A few weeks ago, I wrote a post entitled Living wages and family-owned tilapia suppliers. It was about a company called Quixotic Farming and its wonderful, environmentally friendly products that you can buy at your local semi-politically correct store chain. Quixotic Farming's wonderful prose, however, never mentioned that fact that their products were provided by people who don't get minimum wage, much less living wage.
Why? Because they're prisoners.
While there are certainly arguments in favor of such programs, Quixotic Farming didn't publicly address them, since it didn't even make an explicit mention of who their quixotic farmers actually are.
Well, I can't stand on my high horse and stick my tongue out at the evil people of Colorado. My own state of California is doing something similar, according to Mother Jones.
Between 30 and 40 percent of California's forest firefighters are state prison inmates.
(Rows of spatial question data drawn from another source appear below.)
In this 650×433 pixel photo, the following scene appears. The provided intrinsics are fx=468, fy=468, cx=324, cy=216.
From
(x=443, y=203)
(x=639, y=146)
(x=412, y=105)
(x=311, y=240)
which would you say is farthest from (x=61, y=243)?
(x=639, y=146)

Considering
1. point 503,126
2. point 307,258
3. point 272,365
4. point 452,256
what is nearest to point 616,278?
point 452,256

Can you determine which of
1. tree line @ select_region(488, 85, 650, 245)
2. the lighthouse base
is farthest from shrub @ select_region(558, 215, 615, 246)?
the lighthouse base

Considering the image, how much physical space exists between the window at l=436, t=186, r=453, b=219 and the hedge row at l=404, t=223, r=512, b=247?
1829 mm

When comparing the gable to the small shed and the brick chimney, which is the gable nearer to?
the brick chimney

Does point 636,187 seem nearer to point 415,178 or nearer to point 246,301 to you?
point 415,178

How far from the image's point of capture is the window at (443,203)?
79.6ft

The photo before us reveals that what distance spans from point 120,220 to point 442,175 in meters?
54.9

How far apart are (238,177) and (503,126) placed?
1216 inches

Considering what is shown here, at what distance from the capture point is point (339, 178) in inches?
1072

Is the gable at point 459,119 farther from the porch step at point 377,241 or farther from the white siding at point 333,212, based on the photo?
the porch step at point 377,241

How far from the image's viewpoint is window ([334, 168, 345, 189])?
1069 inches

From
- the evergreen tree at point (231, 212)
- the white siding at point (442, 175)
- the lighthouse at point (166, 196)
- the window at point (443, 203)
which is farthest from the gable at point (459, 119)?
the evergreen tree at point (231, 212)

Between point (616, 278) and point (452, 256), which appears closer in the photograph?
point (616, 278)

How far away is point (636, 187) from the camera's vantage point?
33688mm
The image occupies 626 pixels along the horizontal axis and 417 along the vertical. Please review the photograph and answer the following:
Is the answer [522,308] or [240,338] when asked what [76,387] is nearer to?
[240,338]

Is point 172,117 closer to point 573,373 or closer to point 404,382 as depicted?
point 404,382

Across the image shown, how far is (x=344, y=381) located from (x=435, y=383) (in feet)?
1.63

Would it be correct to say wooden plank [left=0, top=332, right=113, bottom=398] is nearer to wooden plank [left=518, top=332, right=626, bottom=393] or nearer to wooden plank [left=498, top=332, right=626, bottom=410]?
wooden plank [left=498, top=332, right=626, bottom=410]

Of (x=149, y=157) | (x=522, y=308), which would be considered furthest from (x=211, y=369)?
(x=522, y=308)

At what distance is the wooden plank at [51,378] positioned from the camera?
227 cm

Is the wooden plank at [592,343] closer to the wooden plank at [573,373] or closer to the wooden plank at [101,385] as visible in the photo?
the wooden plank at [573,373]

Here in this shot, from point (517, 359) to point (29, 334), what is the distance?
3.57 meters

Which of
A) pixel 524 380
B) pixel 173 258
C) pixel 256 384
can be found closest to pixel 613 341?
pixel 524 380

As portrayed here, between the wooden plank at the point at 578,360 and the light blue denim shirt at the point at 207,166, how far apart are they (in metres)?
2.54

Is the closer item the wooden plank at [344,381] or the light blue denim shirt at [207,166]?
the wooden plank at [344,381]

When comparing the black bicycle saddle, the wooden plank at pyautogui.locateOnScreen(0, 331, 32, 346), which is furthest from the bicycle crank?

However, this fact is not hidden; it's publicly known. And you aren't going to see Charles Manson out on the fire lines; the people on the fire lines are low-level felons. (People convicted of arson are obviously excluded from the program.) And Mother Jones notes the positive aspects of the program (as does Governor Jerry Brown):
At its best, the program is a win-win situation: Inmates learn useful skills and spend time outside the normal confines of prison, and the collaboration with Cal Fire saves the state roughly $80 million a year.
We'll return to that savings in a minute. But there are other benefits:
One benefit of the program is that it often breaks down racial barriers: "When people are incarcerated they tend to segregate by race," says Hadar Aviram, a law professor and criminologist at the University of California-Hastings. "The fire camps are not like that. People who do not associate with each other inside a prison are willing to be friends when they're at a fire camp."
However, like any program with specific financial benefits, the money can often skew decisions. There are people who believe that many of these low-level felons shouldn't really be in prison in the first place, but those who would usually champion reduction of sentences - specifically, just about any person who gets elected to statewide office in California - realize that prison reform causes other problems.
The concern was magnified last fall, when lawyers for state Attorney General Kamala Harris argued that extending an early prison-release program to "all minimum custody inmates at this time would severely impact fire camp participation—a dangerous outcome while California is in the middle of a difficult fire season and severe drought."
This is why it's always important to follow the money. If our anticipated El Niño doesn't wipe out our drought this winter, expect firefighters (but not firefighters' unions) to advocate increased low-level felony prison sentences to keep our homes from burning up.